LUGARES DE HAGAR

Quando eu era criança, o pastor da igreja que frequentava perguntou a algumas pessoas, antes do sermão, qual seria sua personagem bíblica preferida. Muita gente respondeu Jesus, talvez com medo de desapontar o pastor e ao próprio Senhor, que estava, obviamente, de olho na sabatina. Eu respondi Paulo, para não querer soar muito óbvia, por causa, também, da rebeldia adolescente e porque, ainda muito jovem, achava a figura de Paulo uma mistura de mística com intelectualidade muito interessante. A maioria das pessoas, pelo que me lembro, escolheu ou Jesus, ou homens. Até mesmo as mulheres.

 

Acredito que hoje eu escolheria Hagar. Meu interesse se modificou a partir do meu próprio entendimento como mulher, como mulher negra e com o contato com teologias e leituras da Bíblia centradas em mulheres. A figura de Hagar é muito potente porque ela falou com Deus. Ela é uma preta que falou com Deus. Além disso é a mãe preta de uma linhagem de poderosos e teve sempre sua narrativa contada como a outra. Na realidade, a outra da outra[1], pois era aquela que não servia pra ser esposa, mas que servia para dar o primeiro filho e em seguida partir.

▸ LISTAGEM EXIBIDA
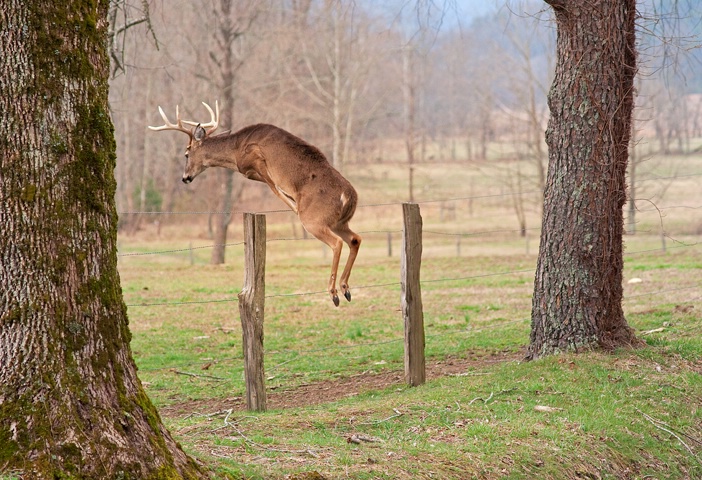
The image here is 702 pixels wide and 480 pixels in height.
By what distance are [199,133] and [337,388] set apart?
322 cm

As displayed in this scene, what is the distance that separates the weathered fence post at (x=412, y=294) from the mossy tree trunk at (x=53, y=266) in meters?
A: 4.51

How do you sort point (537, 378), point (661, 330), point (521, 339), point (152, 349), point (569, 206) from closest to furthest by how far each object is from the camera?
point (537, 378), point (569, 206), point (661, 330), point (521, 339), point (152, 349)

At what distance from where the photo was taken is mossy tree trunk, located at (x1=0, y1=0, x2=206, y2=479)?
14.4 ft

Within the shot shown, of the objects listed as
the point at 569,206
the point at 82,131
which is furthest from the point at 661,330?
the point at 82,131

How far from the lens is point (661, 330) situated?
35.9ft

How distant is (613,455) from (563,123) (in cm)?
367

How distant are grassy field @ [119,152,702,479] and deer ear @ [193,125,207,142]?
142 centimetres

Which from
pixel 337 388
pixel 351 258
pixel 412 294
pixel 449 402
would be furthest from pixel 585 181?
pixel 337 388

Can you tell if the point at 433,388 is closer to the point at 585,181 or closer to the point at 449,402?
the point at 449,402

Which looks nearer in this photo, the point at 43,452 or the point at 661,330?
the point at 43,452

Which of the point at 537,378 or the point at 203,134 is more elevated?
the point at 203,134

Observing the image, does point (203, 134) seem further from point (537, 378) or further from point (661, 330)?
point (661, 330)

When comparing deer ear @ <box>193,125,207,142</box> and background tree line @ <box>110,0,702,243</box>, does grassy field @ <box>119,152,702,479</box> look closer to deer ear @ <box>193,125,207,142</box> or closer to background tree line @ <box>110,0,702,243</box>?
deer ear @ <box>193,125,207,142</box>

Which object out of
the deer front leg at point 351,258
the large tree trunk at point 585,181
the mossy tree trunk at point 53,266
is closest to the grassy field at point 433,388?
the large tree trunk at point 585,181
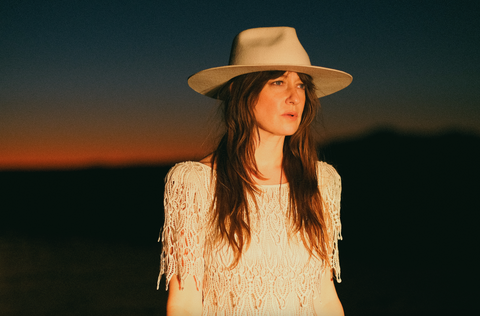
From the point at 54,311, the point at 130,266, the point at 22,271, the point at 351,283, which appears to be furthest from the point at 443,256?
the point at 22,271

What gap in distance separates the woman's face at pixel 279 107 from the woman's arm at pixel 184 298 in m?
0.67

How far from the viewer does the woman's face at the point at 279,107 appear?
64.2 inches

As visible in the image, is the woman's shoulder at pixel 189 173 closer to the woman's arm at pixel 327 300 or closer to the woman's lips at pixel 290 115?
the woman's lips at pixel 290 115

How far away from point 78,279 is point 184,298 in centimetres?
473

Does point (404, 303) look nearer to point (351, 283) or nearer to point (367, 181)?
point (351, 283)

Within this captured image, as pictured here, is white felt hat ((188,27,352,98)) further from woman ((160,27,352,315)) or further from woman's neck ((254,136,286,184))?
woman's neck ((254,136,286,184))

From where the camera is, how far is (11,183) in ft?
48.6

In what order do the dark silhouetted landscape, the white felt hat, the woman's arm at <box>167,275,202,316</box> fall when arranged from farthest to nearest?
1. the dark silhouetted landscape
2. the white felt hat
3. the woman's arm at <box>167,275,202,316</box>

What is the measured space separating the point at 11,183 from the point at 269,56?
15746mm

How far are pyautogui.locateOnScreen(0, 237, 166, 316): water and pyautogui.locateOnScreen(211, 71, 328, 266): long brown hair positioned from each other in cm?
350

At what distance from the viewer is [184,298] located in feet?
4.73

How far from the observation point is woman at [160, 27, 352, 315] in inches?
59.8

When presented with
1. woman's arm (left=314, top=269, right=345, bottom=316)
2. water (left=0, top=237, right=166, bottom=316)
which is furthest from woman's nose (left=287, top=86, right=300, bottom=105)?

▸ O QUE FAZER
Como fica em inglês a frase "A figura de Hagar é muito potente porque ela falou com Deus.", do texto sobre Hagar?

▸ RESULTADO FINAL
The figure of Hagar is very powerful because she spoke with God.